The top-ranked men's players have only played intermittently in recent years, although with high level of success. Switzerland, the defending champion, saw both Roger Federer and Stanislas Wawrinka skip this year's first round tie. Former members of winning teams including Rafael Nadal, Novak Djokovic and Tomas Berdych have also chosen to skip recent ties.
Some players and captains have suggested playing some or all of the competition at a single location rather than having home-and-away ties. However, Murray noted that the existing set-up creates a unique level of crowd involvement. Britain played its first three ties this year at home, against the United States, France, and Australia, and traveled to Belgium for the final.
"I think the format's good. I just think the timing sometimes is what is difficult," said Murray. "For me it isn't so much the format because if you look at the ties we played this year, I mean, the atmosphere in every one of them has been I think exceptional. If you change the format, you lose that a little bit."

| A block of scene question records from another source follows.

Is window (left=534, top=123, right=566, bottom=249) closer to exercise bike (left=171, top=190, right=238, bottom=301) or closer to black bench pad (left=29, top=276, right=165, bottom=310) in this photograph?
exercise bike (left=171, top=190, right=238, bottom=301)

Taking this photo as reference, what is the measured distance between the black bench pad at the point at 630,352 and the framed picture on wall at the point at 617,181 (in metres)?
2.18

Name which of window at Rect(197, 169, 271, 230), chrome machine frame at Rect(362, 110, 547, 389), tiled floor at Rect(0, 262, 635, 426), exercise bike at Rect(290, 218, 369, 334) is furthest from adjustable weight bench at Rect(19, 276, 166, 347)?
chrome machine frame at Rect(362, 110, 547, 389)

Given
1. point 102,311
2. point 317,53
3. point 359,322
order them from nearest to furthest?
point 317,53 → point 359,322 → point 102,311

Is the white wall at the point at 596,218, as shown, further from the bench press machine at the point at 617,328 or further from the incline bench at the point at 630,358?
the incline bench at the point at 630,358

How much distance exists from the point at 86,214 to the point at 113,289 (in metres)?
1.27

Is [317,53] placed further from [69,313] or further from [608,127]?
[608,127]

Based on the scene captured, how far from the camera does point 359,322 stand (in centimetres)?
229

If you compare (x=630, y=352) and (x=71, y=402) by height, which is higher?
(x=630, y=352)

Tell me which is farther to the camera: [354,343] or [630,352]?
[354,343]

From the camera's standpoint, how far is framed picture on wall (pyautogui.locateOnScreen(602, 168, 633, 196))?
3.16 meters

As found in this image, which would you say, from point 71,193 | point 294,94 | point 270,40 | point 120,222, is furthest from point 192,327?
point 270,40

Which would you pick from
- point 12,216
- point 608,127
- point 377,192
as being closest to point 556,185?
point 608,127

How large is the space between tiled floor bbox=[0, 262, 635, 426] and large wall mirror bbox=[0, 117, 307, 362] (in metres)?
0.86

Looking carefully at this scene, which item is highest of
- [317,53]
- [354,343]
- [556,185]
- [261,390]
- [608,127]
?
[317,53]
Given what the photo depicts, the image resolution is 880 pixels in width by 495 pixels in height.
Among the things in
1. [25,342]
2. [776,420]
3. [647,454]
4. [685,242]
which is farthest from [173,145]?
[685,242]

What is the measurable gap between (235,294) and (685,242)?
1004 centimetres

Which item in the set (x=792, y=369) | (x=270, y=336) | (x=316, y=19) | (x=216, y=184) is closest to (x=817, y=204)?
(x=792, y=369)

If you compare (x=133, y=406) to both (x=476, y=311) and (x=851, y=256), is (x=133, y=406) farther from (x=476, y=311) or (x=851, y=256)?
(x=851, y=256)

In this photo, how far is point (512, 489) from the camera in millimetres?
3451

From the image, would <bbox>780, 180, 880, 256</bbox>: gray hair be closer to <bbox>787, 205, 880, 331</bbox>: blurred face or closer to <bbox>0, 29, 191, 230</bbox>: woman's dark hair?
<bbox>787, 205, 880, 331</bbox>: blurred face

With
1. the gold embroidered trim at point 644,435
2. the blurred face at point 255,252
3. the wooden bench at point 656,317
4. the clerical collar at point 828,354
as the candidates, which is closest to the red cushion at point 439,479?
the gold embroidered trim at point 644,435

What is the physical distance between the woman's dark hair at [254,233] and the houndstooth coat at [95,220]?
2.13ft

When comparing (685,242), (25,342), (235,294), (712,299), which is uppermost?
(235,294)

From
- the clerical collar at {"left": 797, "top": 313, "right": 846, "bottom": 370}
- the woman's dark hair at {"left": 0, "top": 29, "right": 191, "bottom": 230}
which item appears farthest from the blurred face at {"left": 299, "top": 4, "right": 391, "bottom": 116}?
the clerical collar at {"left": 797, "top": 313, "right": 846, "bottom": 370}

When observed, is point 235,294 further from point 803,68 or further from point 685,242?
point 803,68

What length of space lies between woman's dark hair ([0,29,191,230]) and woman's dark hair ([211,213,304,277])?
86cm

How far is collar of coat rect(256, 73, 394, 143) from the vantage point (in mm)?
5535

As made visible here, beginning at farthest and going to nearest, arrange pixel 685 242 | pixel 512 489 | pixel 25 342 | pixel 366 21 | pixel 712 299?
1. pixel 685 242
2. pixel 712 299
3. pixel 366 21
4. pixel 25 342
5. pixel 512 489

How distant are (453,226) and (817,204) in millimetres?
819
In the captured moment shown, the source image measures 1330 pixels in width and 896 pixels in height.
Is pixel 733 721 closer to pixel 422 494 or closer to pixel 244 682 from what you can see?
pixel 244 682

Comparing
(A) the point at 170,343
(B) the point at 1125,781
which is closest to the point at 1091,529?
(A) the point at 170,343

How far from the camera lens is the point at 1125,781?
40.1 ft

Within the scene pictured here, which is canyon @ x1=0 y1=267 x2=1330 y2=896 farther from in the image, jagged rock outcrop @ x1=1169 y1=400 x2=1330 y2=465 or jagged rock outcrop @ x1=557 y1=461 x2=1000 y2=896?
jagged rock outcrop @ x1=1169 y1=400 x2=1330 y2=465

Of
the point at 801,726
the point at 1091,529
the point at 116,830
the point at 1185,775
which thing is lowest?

The Davis Cup semifinals and relegation ties are usually played the week following the U.S. Open, and the final following the ATP World Tour Finals. The first round has sometimes been played the week following the Australian Open, and the quarterfinals sometimes following Wimbledon. The majority of top players wrote a letter to the ITF some years ago requesting that ties be played the week following Grand Slams.
Murray disagrees with that scheduling, saying, "Obviously immediately after the Slams is tough, which is after Wimbledon this year, and also after the U.S. Open. Also now you're the last ones to finish in the year."
"Most of the top players are going right through to the end of the majors. Slams are stressful, they're draining, physically and mentally. But I think that the timing is really what's the issue because the players, they put so much effort into the Grand Slams, the Davis Cup comes immediately after them, you're pretty tired at the end of the Slams."
Murray has committed to the first round of the competition next year, but has said he has yet to decide further because of next's year packed schedule that also includes the Olympic Games. He is, however, looking to use his recent Davis Cup performance as a spur at the Australian Open. The world No. 2 won both his singles matches and combined to win the doubles rubber with his brother, Jamie, in the final.
Speaking courtside after his straight-set win over David Goffin that clinch the tie, Murray suggested that his increased concentration in the team event could help him at the Australian Open.
"I need to learn a few things from actually this week," Murray said. "And how I handled everything, and my attitude towards every single point. I made it very difficult, I think, for David today, I made him work hard for every single point and I'll try to do that at the beginning of the year in Australia."